Certified Care Manager Certification and Career

Certified care managers compassionately work with elderly and disabled patients needing guidance as they deal with a health concern. Read on to find out more about becoming a certified care manager. Schools offering Health Care Administration degrees can also be found in these popular choices.

What You Need to Know

Certified care managers interact with patients, their families, physicians and other health care personnel to create a plan to manage patients' health. They may work at a hospital, clinic or long-term care facility. Education in a care management field and experience is necessary in order to become certified.

Degree Options Associate's, bachelor's, or master's in care management field
Median Salary (2018)* $66,595 annually
Certification Available through the National Academy of Certified Care Managers (NACCM)

Source: *PayScale.com

What Skills Do I Need to Be Certified Care Manager?

As a certified care manager, you coordinate resources (such as submitting paperwork and setting appointments) to help patients adhere to their plans, and then you follow up to address successes and challenges. Since you interact on a regular basis with patients, families and other health care professionals, it is important that you possess strong communication skills and a compassionate nature. In addition, you need to be able to identify a problem and come up with a plan of action to overcome it.

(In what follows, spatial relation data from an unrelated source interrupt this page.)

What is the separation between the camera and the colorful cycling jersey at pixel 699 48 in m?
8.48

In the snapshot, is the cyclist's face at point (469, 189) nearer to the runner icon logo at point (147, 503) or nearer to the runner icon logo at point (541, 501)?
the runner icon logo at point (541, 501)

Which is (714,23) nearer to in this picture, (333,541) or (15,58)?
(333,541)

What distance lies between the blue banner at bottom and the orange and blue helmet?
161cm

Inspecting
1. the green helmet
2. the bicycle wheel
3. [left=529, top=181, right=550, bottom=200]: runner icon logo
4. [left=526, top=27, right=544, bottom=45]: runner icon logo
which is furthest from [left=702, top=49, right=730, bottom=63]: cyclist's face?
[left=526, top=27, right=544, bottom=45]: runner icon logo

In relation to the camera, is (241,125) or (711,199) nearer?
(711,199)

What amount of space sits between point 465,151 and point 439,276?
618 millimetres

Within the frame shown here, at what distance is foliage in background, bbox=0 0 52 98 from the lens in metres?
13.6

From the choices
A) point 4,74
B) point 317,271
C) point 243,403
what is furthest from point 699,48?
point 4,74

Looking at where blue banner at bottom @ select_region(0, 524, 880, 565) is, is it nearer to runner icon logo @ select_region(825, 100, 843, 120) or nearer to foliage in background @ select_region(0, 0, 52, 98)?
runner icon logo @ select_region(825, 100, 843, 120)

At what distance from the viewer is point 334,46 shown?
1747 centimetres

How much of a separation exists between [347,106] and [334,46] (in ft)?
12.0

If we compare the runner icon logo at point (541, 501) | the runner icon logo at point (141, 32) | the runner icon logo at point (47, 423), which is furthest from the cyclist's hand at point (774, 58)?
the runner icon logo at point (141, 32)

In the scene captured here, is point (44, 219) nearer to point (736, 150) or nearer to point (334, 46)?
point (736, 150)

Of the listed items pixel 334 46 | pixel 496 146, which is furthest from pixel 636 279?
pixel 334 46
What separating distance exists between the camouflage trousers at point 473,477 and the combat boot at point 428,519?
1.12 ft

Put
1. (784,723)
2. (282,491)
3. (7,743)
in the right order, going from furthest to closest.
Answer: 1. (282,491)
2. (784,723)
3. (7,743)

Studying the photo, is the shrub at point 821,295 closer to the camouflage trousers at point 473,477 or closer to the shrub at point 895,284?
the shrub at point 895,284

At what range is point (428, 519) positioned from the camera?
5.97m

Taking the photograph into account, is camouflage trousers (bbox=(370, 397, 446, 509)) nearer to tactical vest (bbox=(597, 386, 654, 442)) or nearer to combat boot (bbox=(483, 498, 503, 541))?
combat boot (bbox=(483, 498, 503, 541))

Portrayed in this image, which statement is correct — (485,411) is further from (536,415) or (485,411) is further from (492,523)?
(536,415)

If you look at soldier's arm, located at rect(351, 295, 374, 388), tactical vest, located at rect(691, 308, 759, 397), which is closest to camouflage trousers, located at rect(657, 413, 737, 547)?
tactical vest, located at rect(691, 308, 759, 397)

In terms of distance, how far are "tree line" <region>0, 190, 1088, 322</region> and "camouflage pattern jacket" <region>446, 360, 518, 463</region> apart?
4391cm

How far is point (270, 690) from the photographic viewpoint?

Related titles include service coordinator, case manager, geriatric care manager or care coordinator.

What Does a Career as a Certified Care Manager Look Like?

Certified care managers work with patients to provide a variety of services that assist them with their healthcare needs. This might include:

  • Developing strategies to manage chronic health conditions
  • Working with patients to set personal health goals
  • Helping patients and their families understand the treatment plan for their diagnosis
  • Locating resources available in patients' communities
  • Assisting patients with home care and home nursing

According to PayScale.com, the median income for patient care managers as of July 2018 was $66,595. Salary for care managers in this field ranged from $38,235-$100,800.

What Degree Programs Prepare Me for a Career as a Certified Care Manager?

You can prepare for a career as a certified care manager with an associate's, bachelor's or a master's degree in a field related to care management, such as:

  • Social work
  • Gerontology
  • Nursing
  • Counseling
  • Human services
  • Public health

You may also earn a bachelor's degree in another field along with a university-based certificate in care management.

What Coursework Prepares Me for a Career as a Certified Care Manager?

If you plan to work with aging populations, coursework in gerontology should give you the knowledge to solve problems related to getting older. Coursework in social work or counseling can teach you techniques on assessment and plan management. Psychology training can help you gain a perspective on the mental health of someone needing care management. You may also benefit from including coursework related to death and dying in your studies.

How Do I Become Certified?

The National Academy of Certified Care Managers offers certification to applicants who meet eligibility guidelines in terms of education and work experience. If you have a graduate degree in a care management field, you need one year of care management work experience in order to take the certification exam. If you have a bachelor's degree in care management or have completed a certificate program after earning an unrelated degree, you need two years of management experience. If you have an associate's degree in a related field or have completed a registered nursing program, you need two years of management experience in addition to one year of clinical work experience. All other applicants will need a degree, three years of management experience and one year of clinical experience.